Не знаю, отчего мне так хотелось в него попасть — не знал я, где он и находится.
Наверное, мне просто понравилось его название.
Мышкин. Мыш-кин.
А может, его название надо произносить быстро: Мышкин.
Когда моя любимая проснулась, я рассказал ей эту историю. Рассказал, прибавив какую-то другую историю с запахом железнодорожного угля и горьким запахом степной дороги.
Моя любимая задумалась, рассматривая потолок.
— Поехали, — сказала она наконец.
— Куда? — не понял я.
— В Коломну.
— А почему в Коломну? — недоумённо спросил я.
— Я там не была, — ответила моя любовь.
Мы пересели из метро в электричку и прилипли к окну, разглядывая пригороды, а минуя город химиков Воскресенск, на мгновение вдохнули удушливый дым и успели увидеть поле, покрытое огромными загадочными шарами.

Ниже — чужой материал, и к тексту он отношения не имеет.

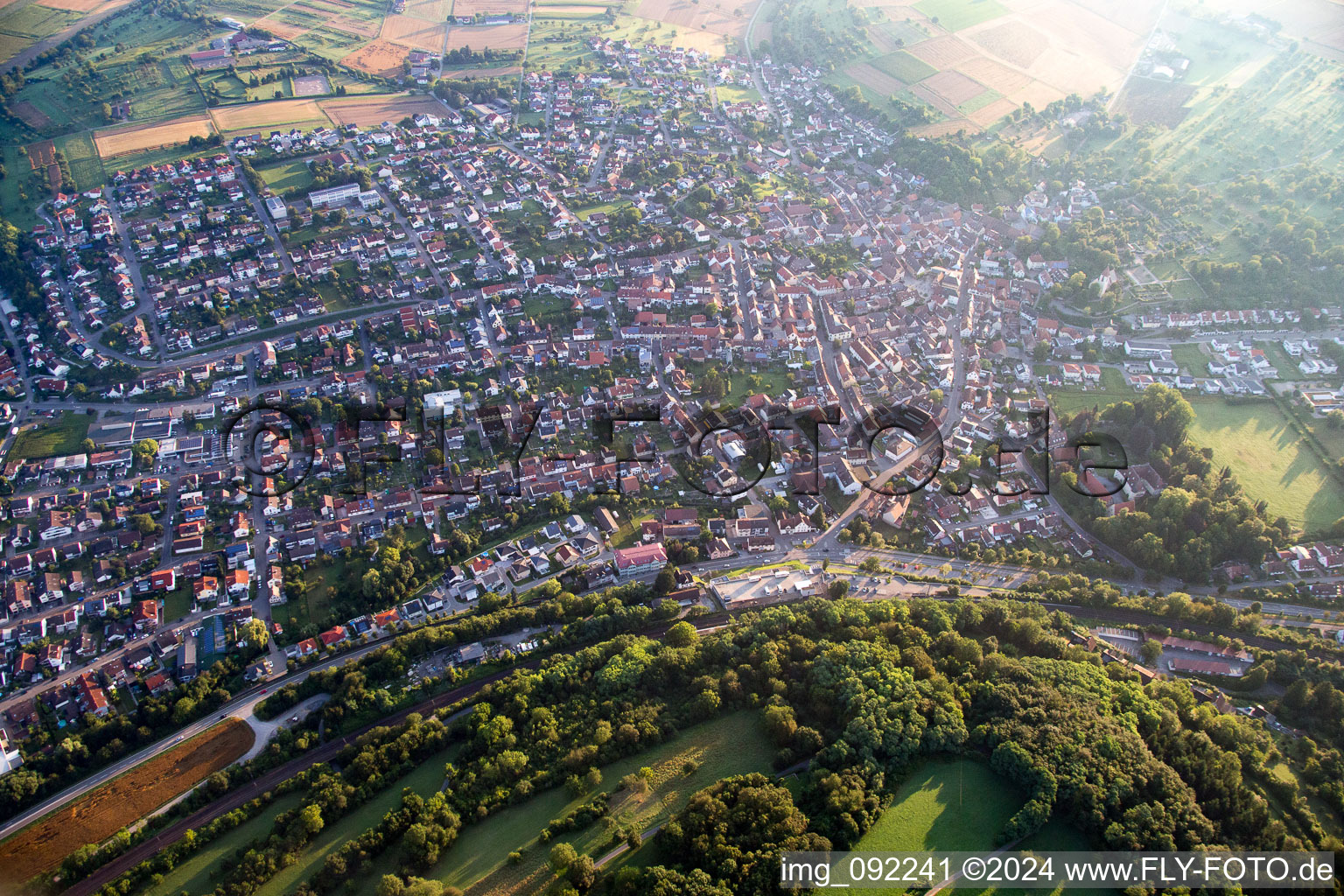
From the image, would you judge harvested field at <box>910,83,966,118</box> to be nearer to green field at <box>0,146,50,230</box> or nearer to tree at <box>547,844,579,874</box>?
tree at <box>547,844,579,874</box>

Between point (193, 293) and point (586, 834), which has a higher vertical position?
point (193, 293)

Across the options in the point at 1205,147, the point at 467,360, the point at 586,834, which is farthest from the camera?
the point at 1205,147

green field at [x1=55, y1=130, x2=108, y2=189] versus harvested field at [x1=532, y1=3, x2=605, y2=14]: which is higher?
harvested field at [x1=532, y1=3, x2=605, y2=14]

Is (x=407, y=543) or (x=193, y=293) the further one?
(x=193, y=293)

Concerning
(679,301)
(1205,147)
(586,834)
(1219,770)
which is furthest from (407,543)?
(1205,147)

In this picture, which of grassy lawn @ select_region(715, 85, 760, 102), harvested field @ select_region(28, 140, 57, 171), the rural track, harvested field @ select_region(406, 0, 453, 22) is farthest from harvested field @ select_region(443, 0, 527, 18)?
the rural track

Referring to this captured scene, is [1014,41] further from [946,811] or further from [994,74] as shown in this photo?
[946,811]

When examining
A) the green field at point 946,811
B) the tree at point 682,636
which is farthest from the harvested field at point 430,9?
the green field at point 946,811

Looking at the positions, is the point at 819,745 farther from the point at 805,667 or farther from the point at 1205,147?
the point at 1205,147

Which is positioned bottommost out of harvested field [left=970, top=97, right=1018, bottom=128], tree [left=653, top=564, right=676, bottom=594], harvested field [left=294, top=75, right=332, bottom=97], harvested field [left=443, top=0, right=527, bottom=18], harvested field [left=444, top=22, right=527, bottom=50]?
tree [left=653, top=564, right=676, bottom=594]
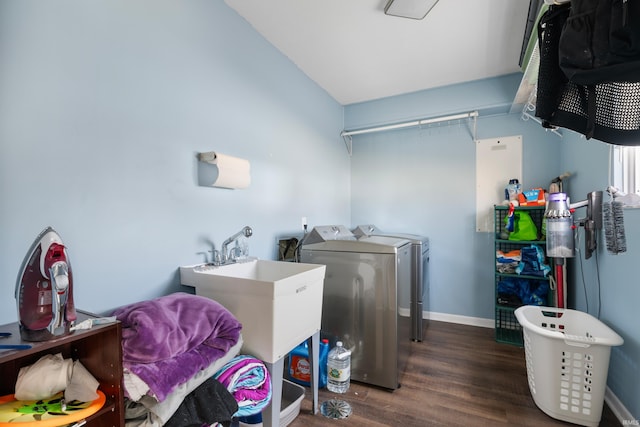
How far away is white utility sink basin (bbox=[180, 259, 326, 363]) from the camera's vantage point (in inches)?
52.6

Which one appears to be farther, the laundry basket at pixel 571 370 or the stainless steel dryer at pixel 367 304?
the stainless steel dryer at pixel 367 304

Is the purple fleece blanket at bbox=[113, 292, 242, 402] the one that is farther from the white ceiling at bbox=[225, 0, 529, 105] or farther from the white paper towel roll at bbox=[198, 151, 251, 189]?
the white ceiling at bbox=[225, 0, 529, 105]

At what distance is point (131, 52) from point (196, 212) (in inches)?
33.1

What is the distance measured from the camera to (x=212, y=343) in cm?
117

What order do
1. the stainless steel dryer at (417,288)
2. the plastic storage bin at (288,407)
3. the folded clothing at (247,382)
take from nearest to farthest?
the folded clothing at (247,382)
the plastic storage bin at (288,407)
the stainless steel dryer at (417,288)

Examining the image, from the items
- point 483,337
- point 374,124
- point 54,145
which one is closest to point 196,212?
point 54,145

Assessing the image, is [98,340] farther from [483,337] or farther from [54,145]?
[483,337]

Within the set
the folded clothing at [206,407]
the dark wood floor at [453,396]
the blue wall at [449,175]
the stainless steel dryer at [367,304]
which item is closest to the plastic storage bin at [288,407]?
the dark wood floor at [453,396]

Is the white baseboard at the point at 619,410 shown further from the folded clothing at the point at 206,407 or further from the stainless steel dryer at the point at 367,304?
the folded clothing at the point at 206,407

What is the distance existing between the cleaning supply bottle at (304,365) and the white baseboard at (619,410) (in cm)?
168

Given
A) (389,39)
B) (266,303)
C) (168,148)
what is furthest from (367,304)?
(389,39)

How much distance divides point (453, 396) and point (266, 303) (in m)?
1.51

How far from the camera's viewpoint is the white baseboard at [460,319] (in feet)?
10.1

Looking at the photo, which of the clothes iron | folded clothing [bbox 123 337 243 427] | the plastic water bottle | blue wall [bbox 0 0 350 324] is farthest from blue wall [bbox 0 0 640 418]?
the plastic water bottle
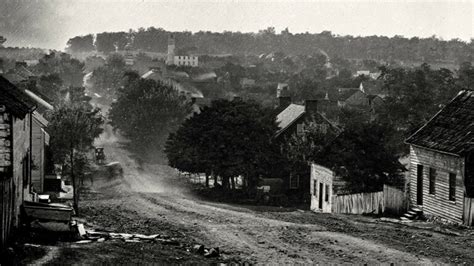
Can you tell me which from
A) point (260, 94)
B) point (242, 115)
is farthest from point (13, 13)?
point (260, 94)

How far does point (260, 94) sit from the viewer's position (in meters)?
142

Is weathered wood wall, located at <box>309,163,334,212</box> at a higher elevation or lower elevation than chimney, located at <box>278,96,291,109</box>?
lower

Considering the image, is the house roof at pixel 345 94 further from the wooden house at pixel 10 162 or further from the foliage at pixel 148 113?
the wooden house at pixel 10 162

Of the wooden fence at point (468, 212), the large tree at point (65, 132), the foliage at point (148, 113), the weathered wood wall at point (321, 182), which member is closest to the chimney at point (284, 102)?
the large tree at point (65, 132)

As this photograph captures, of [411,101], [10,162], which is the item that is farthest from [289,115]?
[10,162]

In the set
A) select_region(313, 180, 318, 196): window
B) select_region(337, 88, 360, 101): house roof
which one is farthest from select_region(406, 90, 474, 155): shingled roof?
select_region(337, 88, 360, 101): house roof

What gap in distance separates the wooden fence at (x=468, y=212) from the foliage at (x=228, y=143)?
2500cm

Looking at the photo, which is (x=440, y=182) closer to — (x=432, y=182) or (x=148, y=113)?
(x=432, y=182)

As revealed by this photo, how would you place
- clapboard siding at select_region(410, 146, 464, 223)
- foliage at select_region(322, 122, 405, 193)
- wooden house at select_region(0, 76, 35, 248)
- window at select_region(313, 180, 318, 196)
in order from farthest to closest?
1. window at select_region(313, 180, 318, 196)
2. foliage at select_region(322, 122, 405, 193)
3. clapboard siding at select_region(410, 146, 464, 223)
4. wooden house at select_region(0, 76, 35, 248)

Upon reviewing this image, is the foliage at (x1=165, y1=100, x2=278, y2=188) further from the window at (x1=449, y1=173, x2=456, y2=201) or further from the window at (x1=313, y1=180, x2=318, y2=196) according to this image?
the window at (x1=449, y1=173, x2=456, y2=201)

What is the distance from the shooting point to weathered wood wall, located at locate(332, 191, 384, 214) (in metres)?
37.6

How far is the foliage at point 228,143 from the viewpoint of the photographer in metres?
55.4

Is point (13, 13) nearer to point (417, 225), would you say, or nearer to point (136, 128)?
point (417, 225)

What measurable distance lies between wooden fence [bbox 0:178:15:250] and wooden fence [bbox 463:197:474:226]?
20484mm
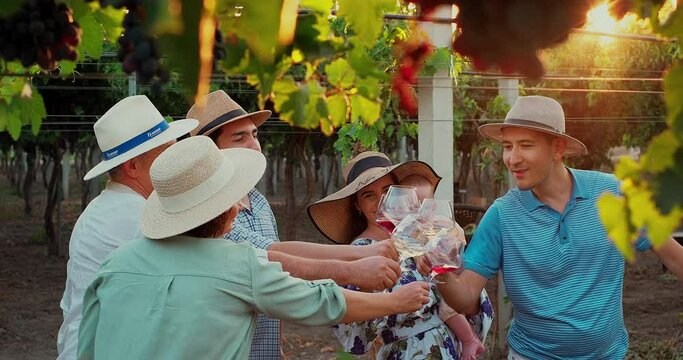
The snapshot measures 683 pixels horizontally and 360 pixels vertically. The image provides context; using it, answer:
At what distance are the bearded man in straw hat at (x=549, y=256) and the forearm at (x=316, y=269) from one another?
1.81 feet

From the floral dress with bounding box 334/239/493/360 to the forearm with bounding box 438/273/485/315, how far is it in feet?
0.69

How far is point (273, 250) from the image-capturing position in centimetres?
346

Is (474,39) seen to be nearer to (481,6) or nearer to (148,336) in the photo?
(481,6)

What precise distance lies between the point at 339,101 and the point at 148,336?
1.58 m

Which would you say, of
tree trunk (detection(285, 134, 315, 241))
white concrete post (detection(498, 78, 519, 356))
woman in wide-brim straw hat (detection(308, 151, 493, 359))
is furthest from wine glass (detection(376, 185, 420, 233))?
tree trunk (detection(285, 134, 315, 241))

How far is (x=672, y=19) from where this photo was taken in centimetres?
114

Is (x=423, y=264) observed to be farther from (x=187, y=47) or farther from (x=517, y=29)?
(x=187, y=47)

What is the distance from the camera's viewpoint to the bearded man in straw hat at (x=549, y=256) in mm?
3670

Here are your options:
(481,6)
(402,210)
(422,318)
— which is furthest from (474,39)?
(422,318)

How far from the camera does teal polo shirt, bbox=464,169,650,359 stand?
3666 mm

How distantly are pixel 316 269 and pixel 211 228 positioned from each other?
0.49 meters

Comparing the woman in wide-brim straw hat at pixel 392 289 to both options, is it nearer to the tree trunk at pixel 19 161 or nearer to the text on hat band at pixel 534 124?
the text on hat band at pixel 534 124

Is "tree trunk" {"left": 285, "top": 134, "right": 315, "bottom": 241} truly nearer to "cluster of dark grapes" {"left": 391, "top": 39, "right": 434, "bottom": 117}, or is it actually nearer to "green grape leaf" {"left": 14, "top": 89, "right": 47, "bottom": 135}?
"green grape leaf" {"left": 14, "top": 89, "right": 47, "bottom": 135}

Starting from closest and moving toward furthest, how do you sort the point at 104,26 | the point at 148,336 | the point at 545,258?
the point at 104,26
the point at 148,336
the point at 545,258
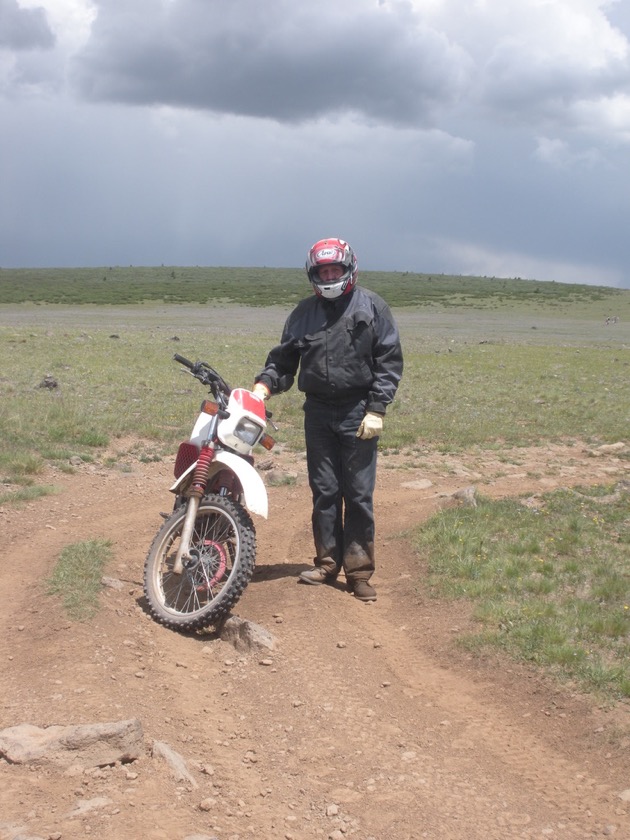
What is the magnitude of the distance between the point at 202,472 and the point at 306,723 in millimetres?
1838

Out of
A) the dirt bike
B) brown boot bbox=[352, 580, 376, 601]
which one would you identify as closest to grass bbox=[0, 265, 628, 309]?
brown boot bbox=[352, 580, 376, 601]

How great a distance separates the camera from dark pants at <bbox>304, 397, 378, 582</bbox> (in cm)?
659

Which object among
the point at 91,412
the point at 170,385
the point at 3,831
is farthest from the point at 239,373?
the point at 3,831

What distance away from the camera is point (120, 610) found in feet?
18.9

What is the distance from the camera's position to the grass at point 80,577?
220 inches

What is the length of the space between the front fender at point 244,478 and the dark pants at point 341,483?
0.84 meters

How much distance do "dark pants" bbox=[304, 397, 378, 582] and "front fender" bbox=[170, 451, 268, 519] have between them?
0.84 metres

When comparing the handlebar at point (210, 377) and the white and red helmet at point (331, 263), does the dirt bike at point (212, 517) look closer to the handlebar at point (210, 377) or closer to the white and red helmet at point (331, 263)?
the handlebar at point (210, 377)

В дороге я читал путеводитель семидесятых годов, большая часть которого отводилась описанию коломенских больниц и техникумов. В частности, там было написано: «На четвёртом этаже гостиницы помещаются трёхкомнатные номера „люкс“. В холлах установлены пианино и телевизоры, один — с цветным экраном. Это одна из лучших гостиниц в Московской области».
Ровно через два часа поезд, проехав с консервным грохотом по жестяному мосту, ввёз нас в Коломну.
В то время у меня отрастали волосы.
Короткие, они топорщились на голове, как ворс недорогого ковра.
Я подставлял макушку под водоразборные колонки, а когда разгибался, любимая ерошила мне этот подшёрсток. Из-под её ладошек вылетали и оставались висеть в воздухе брызги.